• Document extract:
Too many vulnerable medical systems can be found online

How many critical medical systems can be found on the Internet, accessible to and hackable by remote attackers? According to security researchers Scott Erven and Mark Collao, too many.

Erven, an associate director for consulting firm Protiviti’s who’s focused on healthcare IT security, and Collao, a security consultant at Neohapsis, have used Shodan, a search engine for Internet-connected devices, to discover medical devices that might be exposed to attack.

They found many: radiology equipment, anaesthesia systems, cardiology equipment, and so on. A Shodan search for “anaesthesia” also revealed a public facing system that was not an anaesthesia workstation, but a misconfigured external system that was leaking intelligence about the healthcare organization’s entire network – including the medical devices.

The number of exposed healthcare organizations they found was over a thousand. One particular large US healthcare system exposed intelligence on over 68,000 systems and provided direct attack vectors to them. Among these were 21 anaesthesia, 488 cardiology, 133 infusion, 323 PACS, 31 pacemaker, 67 nuclear medicine systems, and 97 MRI scanners.

They were able to collect information about the organization that would allow attackers to perform both physical and pivot attacks (the latter by exploiting an old XP vulnerability in the Internet-facing system, then use the foothold to reach backend networks and medical devices with known vulnerabilities).

The vulnerabilities found are usually weak default/hardcoded admin login credentials, unencrypted data transmission and service authorization flaws, and known software vulnerabilities in legacy devices that are not getting update nor patched.

[Collected data entries]
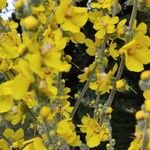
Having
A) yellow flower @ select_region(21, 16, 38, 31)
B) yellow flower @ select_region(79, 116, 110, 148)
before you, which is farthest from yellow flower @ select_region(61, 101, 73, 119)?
yellow flower @ select_region(21, 16, 38, 31)

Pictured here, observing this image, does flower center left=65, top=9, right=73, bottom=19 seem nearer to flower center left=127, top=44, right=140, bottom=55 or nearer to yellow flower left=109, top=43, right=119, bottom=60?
flower center left=127, top=44, right=140, bottom=55

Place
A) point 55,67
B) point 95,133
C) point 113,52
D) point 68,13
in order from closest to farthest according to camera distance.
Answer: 1. point 55,67
2. point 68,13
3. point 95,133
4. point 113,52

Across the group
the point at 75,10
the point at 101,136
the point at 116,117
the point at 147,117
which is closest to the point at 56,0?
the point at 75,10

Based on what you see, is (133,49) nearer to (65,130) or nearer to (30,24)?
(65,130)

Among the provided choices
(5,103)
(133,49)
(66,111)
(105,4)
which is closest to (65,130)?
(5,103)

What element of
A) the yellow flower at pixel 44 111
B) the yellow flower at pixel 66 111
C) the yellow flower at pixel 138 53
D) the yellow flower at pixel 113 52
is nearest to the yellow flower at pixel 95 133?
the yellow flower at pixel 66 111

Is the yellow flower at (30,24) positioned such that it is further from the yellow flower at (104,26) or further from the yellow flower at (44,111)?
the yellow flower at (104,26)

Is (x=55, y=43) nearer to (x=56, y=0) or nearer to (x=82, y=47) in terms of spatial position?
(x=56, y=0)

• Problems to solve:
(a) From the article on exposed medical systems, list the kinds of vulnerabilities the researchers usually found.
(b) Using the article on exposed medical systems, answer these questions:
(i) Which search engine did the researchers use to find exposed medical devices?
(ii) On how many systems did one large US healthcare system expose intelligence?
(iii) Where does Mark Collao work as a security consultant?
(c) Continue the article on exposed medical systems from the point where it ends.

• Per-task answers:
(a)
- Weak default or hardcoded admin login credentials
- Unencrypted data transmission
- Service authorization flaws
- Known software vulnerabilities in legacy devices that are not updated or patched

(b)
(i) Shodan
(ii) Over 68,000
(iii) Neohapsis

(c)
Erven shared a number of vulnerabilities he found in medical systems in the last year (and responsibly disclosed to manufacturers), and praised General Electric for their prompt response and great collaboration with security researchers.

Finally, they shared their attempt to see who would target these systems and with what goal in mind, so they set up ten realistic honeypots and waited for trespassers. They had over 55,000 successful SSH/Web logins, 24 successful exploits of vulnerabilities, and the miscreants dropped nearly 300 malware samples. The top three countries from which the attacks came were the Netherlands, China and Korea.

The good news is that the attackers usually do nothing once they are in the system – most, if not all, probably don’t even realize what kind of system they gained root to. They would drop a malicious payload to gain persistence in the system, and made it call back to a C&C server.

Still, the C&C owners are not aware what kind of information they might have access to. There is no evidence of intentional targeted attacks – yet.

But there is no doubt that things should change if we want to assure the patients’ safety as well as privacy. In the meantime, organizations should check their device for default credentials and vulnerabilities, and demand fixes from manufacturers.